- Action item -
Your answer should hold only the lines from the start of the data below through the line with "[researcher-annotated camera trap]", copied exactly, with pictures left out.

- Working data -
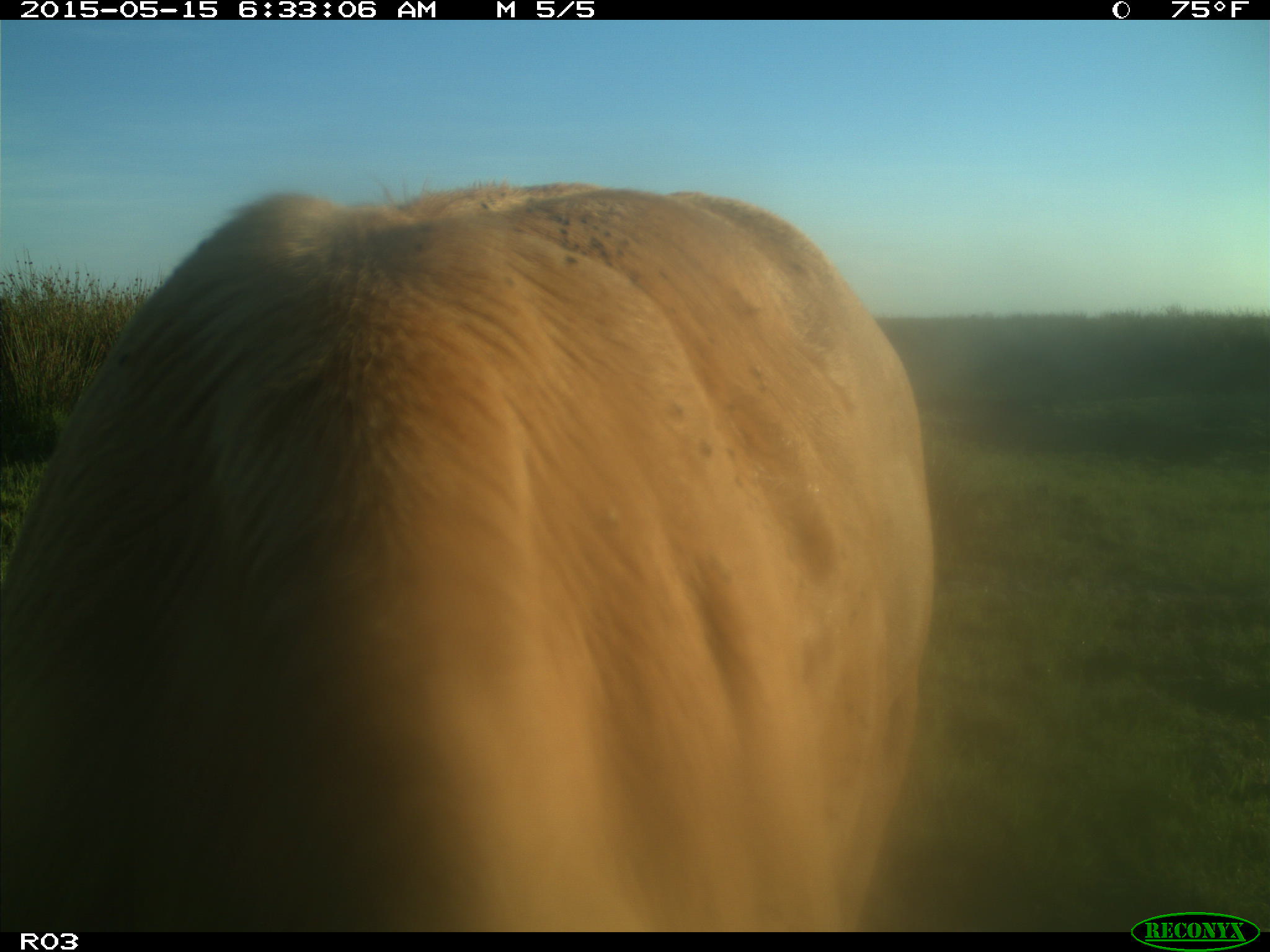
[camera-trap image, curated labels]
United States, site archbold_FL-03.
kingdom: Animalia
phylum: Chordata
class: Mammalia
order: Artiodactyla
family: Bovidae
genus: Bos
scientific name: Bos taurus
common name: domestic cow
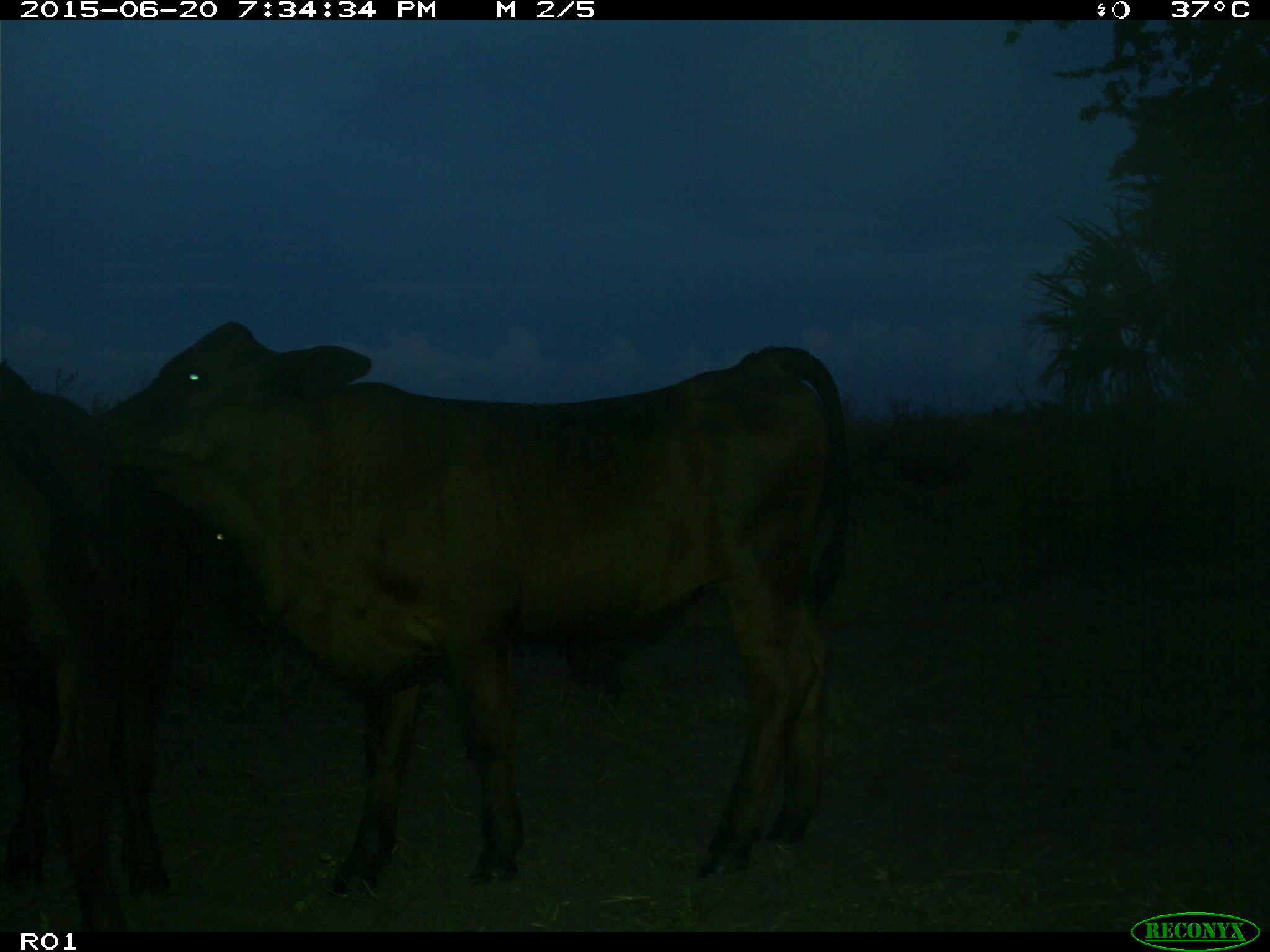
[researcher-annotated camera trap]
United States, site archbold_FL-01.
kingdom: Animalia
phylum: Chordata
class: Mammalia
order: Artiodactyla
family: Bovidae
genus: Bos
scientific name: Bos taurus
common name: domestic cow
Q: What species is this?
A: Bos taurus (domestic cow).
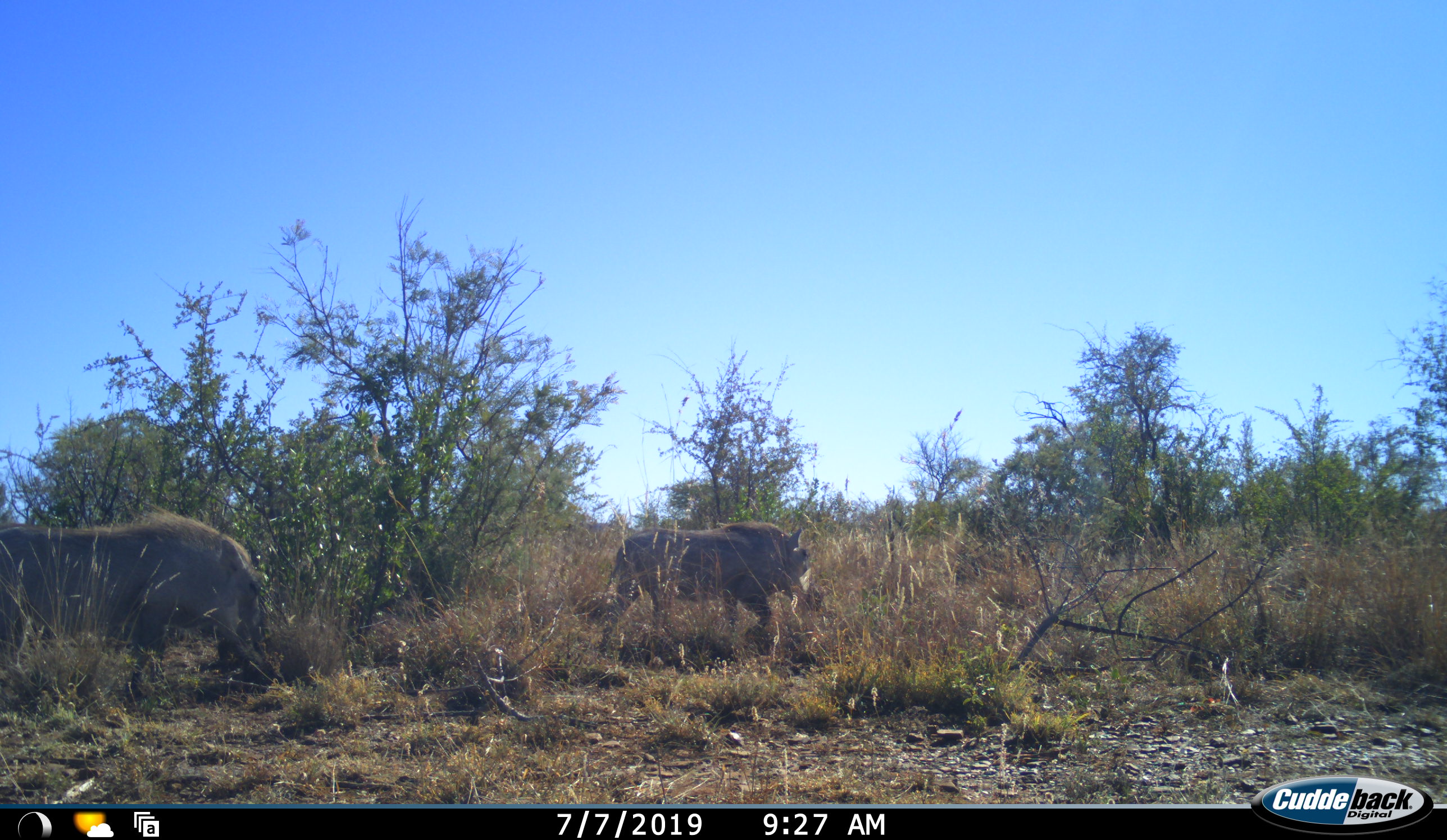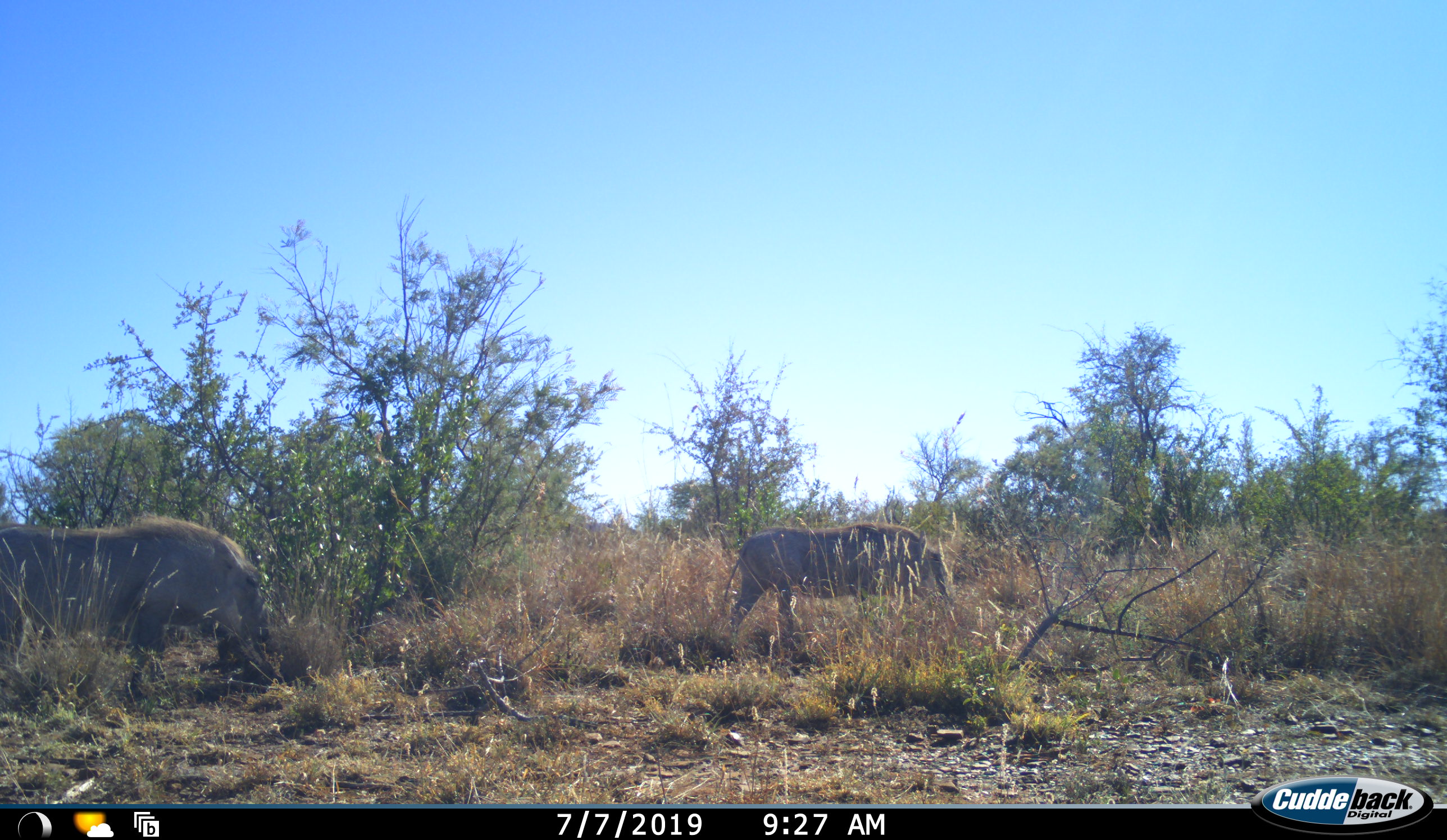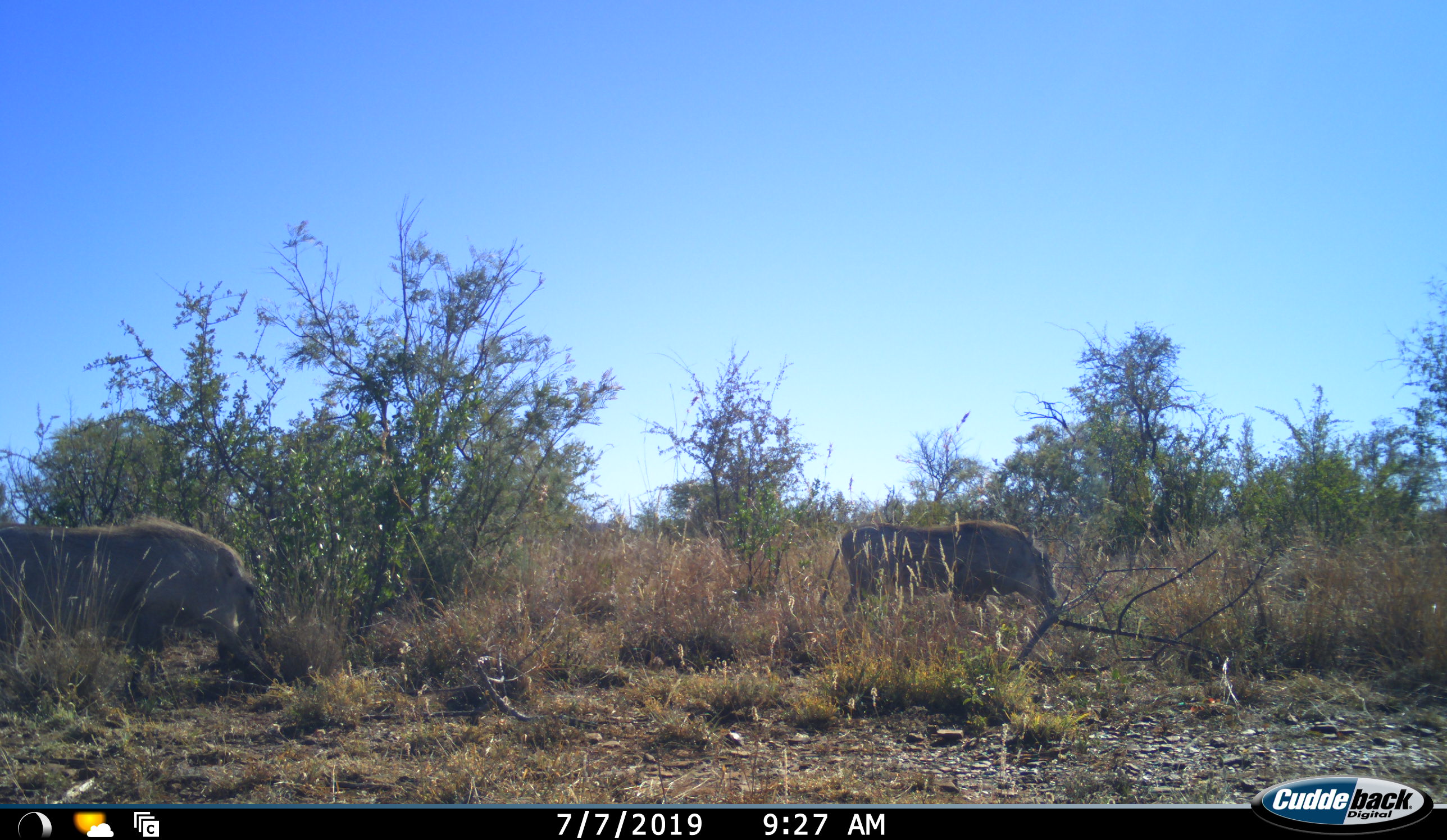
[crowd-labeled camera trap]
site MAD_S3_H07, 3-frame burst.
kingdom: Animalia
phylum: Chordata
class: Mammalia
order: Artiodactyla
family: Suidae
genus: Phacochoerus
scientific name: Phacochoerus africanus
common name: warthog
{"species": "warthog (Phacochoerus africanus)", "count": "2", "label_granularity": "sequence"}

- Exercise result -
[camera-trap image, curated labels]
United States, site archbold_FL-03.
kingdom: Animalia
phylum: Chordata
class: Mammalia
order: Artiodactyla
family: Bovidae
genus: Bos
scientific name: Bos taurus
common name: domestic cow
[researcher-annotated camera trap]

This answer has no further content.